La violence de l’espace
Nous venons de dire un mot de la violence de l’espace, en évoquant la violence exercée par l’État dans ses politiques d’aménagement économique du territoire, mais il existe d’autres formes de violence de l’espace. À Marseille, nous sommes seulement en train de sortir de la violence – allant jusqu’à la mort – imposée aux habitants de la rue d’Aubagne, dont l’immeuble où ils habitaient s’est écroulé.
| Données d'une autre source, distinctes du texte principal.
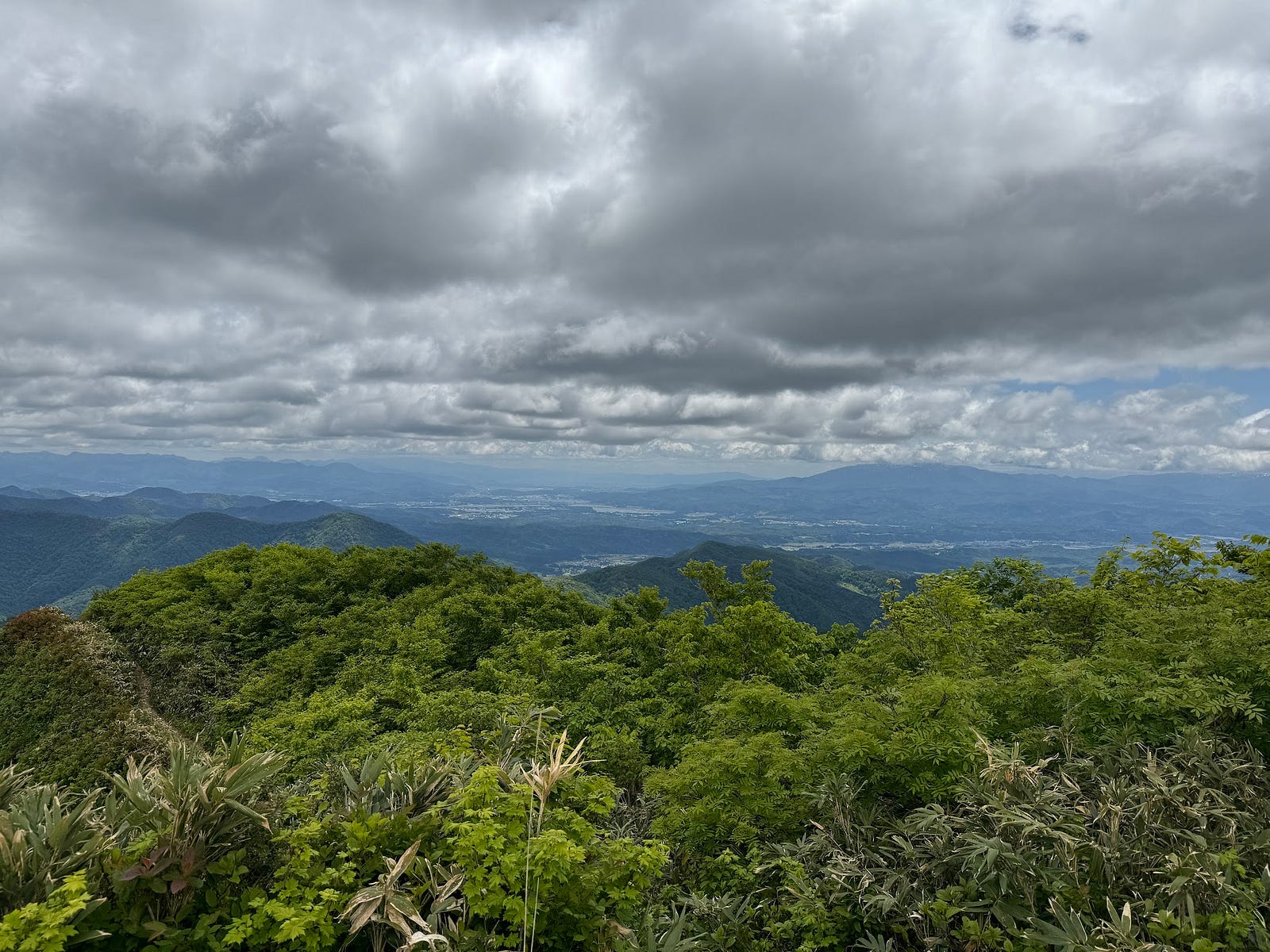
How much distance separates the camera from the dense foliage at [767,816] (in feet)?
12.3

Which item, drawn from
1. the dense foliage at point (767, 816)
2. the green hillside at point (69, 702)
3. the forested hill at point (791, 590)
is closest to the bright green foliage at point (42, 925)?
the dense foliage at point (767, 816)

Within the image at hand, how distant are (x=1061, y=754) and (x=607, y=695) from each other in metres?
11.1

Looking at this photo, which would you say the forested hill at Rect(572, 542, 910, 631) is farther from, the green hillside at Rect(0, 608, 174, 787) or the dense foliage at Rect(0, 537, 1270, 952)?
the dense foliage at Rect(0, 537, 1270, 952)

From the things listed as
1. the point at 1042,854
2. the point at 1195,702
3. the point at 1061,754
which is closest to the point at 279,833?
the point at 1042,854

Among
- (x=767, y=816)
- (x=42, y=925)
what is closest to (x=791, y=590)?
(x=767, y=816)

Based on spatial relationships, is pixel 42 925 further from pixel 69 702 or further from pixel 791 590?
pixel 791 590

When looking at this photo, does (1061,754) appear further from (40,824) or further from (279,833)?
(40,824)

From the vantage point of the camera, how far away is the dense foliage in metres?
3.74

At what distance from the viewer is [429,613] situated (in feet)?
73.9

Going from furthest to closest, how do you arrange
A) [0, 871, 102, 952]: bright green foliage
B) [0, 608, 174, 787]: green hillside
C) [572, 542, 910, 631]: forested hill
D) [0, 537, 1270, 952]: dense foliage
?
[572, 542, 910, 631]: forested hill, [0, 608, 174, 787]: green hillside, [0, 537, 1270, 952]: dense foliage, [0, 871, 102, 952]: bright green foliage

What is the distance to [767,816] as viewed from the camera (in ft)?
24.7

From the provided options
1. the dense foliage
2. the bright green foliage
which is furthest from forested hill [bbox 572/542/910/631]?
the bright green foliage

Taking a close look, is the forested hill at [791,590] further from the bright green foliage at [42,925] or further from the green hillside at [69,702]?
the bright green foliage at [42,925]

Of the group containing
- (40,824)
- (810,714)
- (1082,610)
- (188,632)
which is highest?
(40,824)
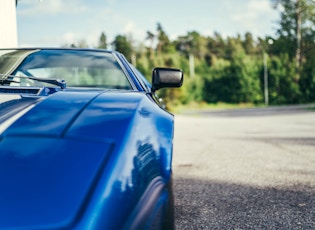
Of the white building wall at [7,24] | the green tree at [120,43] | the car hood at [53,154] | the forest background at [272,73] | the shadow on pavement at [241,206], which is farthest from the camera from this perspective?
the green tree at [120,43]

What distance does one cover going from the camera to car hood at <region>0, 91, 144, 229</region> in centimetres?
89

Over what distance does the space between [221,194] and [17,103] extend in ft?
7.48

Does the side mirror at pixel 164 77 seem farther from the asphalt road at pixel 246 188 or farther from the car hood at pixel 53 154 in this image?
the asphalt road at pixel 246 188

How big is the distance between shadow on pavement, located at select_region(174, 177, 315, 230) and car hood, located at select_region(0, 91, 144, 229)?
1406 mm

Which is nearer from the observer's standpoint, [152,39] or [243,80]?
[243,80]

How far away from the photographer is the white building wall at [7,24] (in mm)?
5395

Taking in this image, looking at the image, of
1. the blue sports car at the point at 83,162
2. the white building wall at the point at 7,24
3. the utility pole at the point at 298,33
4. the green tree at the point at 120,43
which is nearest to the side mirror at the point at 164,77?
the blue sports car at the point at 83,162

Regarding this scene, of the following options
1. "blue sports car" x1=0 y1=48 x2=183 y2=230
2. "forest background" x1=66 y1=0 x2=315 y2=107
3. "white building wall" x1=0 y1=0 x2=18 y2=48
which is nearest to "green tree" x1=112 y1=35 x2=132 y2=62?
"forest background" x1=66 y1=0 x2=315 y2=107

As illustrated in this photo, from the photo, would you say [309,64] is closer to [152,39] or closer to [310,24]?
[310,24]

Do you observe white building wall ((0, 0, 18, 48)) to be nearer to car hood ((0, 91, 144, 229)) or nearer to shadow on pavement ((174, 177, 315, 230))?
shadow on pavement ((174, 177, 315, 230))

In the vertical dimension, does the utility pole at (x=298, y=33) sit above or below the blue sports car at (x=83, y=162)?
above

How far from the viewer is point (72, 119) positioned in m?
1.21

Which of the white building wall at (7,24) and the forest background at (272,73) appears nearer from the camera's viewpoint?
the white building wall at (7,24)

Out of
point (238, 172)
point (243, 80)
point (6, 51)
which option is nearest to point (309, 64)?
point (243, 80)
C’est tout un ensemble d’immeubles et de logements qui, à Marseille, se révèlent insalubres ou dégradés, ce qui n’est pas autre chose qu’une violence imposée à ceux qui y vivent, sans pouvoir y trouver des conditions décentes d’existence. La violence de l’espace, c’est aussi la violence du marché de l’immobilier qui finit par n’obéir qu’aux lois de la concurrence. Et puis, à Marseille, la violence de l’espace, c’est aussi la violence que nous subissons tous les jours sous la forme de l’absence d’une politique de la ville fondée sur la recherche de l’égalité entre les quartiers. La violence de l’espace, c’est, en même temps, liée à la violence de l’inégalité entre les quartiers et entre les sites de la ville, la violence qui prend la forme d’un réseau insuffisant de transports en commun. Enfin, la violence de l’espace, c’est la violence environnementale : la pollution de l’air et des lieux de vie, liée à l’absence de régulation des activités sociales dans l’espace de la ville. Sans doute un des enjeux des prochaines élections municipales sera-t-il, à Marseille, la désignation d’une municipalité décidée à en finir avec cette violence de la ville sur ses habitants et à leur faire retrouver des conditions de vie décentes.